We have over 300 members in the network representing over 25 UK universities, international universities, research institutes and several policy organisations. We encourage researchers, policymakers and business representatives working in this are to sign up as a CliMathNet member. 

Project partners

Our project partners consist of UK Government-funded and research institutes, and international scientific networks on related areas. If you think you would be interested to become a project partner, please contact on the the management committee.

Our Sponsor

The network was originally set up with support from the UK Engineering and Physical Sciences Research Council as part of the cross-council Living with Environmental Change programme.

CliMathNet History

CliMathNet was established a network funded by EPSRC in 2012 with the aim of bringing together researchers who work on climate science with mathematicians and statiscticians so that they can collaborate on tackling important nationally and internationally important climate change questions.  The CliMathNet network organisers provided funding for UK community members to hold meetings and events aimed at establishing collaborations across these disciplines.  The first CliMathNet Annual Conference took place in summer 2013 at the University of Exeter and has been a major event in the CliMathNet calendar thereafter.  The academic leaders of the CliMathNet network project were Prof Peter Ashwin, University of Exeter and Prof Chris Budd, University of Bath.

On completion of the EPSRC funding for CliMathNet in 2015, EPSRC funded a further network supporting project to be based upon the CliMathNet network, called ReCoVER (Research on Changes of Variability and Environmental Risk).  ReCoVER funding provided feasibility funding for small projects addressing environmental and climate questions which bring together the environmental sciences community together with the mathematicians and statisticians community.  Further information about the ReCoVER project is available at the ReCoVER website.  The academic leaders of the ReCoVER project were Prof Peter Ashwin, University of Exeter and Prof Tim Lenton, University of Exeter.

About CliMathNet

CliMathNet is a network which aims to bring together Climate Scientists, Mathematicians and Statisticians to answer the key questions around Climate modelling (in particular understanding and reducing uncertainties in observation and prediction).This is an area of science that ranges from numerical weather prediction to the science underpinning the Intergovernmental Panel for Climate Change (IPCC).

Network aims

1. To break down barriers between mathematical scientists and climate scientists and ensure that mathematical scientists are working alongside climate scientists to address both nationally and internationally important climate modelling issues.

2. To generate the research questions in the mathematical sciences needed to address outstanding problems in climate modelling in ways that are informed by, and that inform, policy making.
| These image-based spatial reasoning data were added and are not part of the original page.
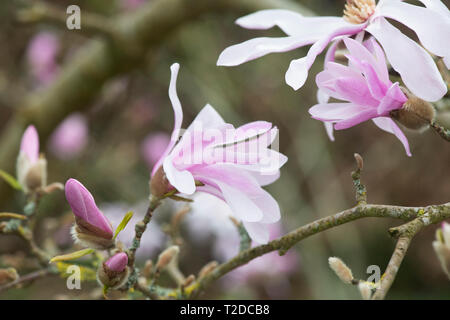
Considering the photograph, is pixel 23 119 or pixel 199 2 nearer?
pixel 199 2

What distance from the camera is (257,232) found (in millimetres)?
528

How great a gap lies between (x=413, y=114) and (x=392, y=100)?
0.04 meters

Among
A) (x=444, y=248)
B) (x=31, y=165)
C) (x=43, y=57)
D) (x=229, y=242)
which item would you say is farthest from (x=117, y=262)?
(x=43, y=57)

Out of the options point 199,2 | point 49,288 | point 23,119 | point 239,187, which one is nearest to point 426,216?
point 239,187

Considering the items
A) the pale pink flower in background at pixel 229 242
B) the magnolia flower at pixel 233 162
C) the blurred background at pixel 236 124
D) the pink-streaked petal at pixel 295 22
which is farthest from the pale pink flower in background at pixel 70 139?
the magnolia flower at pixel 233 162

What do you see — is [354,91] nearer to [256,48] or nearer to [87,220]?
[256,48]

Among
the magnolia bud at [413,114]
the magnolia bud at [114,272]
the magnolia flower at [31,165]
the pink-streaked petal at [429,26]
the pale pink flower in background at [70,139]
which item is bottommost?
the pale pink flower in background at [70,139]

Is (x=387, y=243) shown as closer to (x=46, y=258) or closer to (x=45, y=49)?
(x=45, y=49)

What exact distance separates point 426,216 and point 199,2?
84 cm

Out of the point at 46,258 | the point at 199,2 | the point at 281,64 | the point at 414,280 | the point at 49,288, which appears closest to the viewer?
the point at 46,258

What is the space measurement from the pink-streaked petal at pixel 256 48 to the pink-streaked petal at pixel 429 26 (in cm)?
9

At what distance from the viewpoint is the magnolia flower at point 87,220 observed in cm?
52

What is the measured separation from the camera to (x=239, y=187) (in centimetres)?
53

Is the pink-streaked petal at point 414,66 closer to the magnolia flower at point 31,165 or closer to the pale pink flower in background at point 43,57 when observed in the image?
the magnolia flower at point 31,165
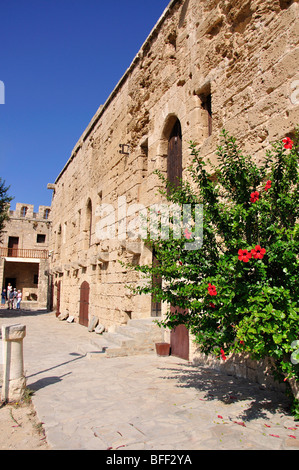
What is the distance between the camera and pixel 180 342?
627cm

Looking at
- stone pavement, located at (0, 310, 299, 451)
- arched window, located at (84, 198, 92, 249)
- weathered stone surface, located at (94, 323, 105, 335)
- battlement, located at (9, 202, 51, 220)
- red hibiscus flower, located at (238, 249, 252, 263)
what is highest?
battlement, located at (9, 202, 51, 220)

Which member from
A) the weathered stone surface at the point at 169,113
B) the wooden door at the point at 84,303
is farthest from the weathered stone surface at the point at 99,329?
the wooden door at the point at 84,303

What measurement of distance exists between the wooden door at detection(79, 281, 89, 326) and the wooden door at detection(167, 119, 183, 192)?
6433mm

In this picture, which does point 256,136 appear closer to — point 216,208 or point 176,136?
point 216,208

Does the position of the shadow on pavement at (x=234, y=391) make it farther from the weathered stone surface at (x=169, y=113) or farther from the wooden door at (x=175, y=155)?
the wooden door at (x=175, y=155)

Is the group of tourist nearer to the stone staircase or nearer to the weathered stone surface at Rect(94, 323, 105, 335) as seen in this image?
the weathered stone surface at Rect(94, 323, 105, 335)

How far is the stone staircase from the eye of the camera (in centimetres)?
648

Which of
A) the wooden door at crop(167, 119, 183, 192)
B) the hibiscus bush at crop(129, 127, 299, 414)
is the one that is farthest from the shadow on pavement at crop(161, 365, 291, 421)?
the wooden door at crop(167, 119, 183, 192)

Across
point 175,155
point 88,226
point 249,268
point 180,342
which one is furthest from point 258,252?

3. To provide high quality information to the wider public on the role of mathematical sciences in the climate change debate.

Network themes

1. Improving Climate Models

2. Improving Climate Reconstructions

3. Initialising Climate Projections

4. Quantifying Uncertainty in Ensembles of Climate Models

5. Forecasting Tipping Points

6. Comprehensive Climate Risk Analysis 


The research promoted by this network is expected to have significant scientific impact in the interdisciplinary area of climate change research as well as on the mathematical sciences by bringing them closer together. The challenges of climate modelling and analysis are of fundamental importance to a range of academic disciplines, from environmental engineering to social sciences. The network events will include dissemination aspects, policy-focussed workshops and academic workshops. Results from projects tackled by network members will be published in relevant journals, in national and international conferences and workshops. The project aims to bring much-needed expertise to address the sources of uncertainty in climate predictions and to develop the new mathematics and statistics to do this.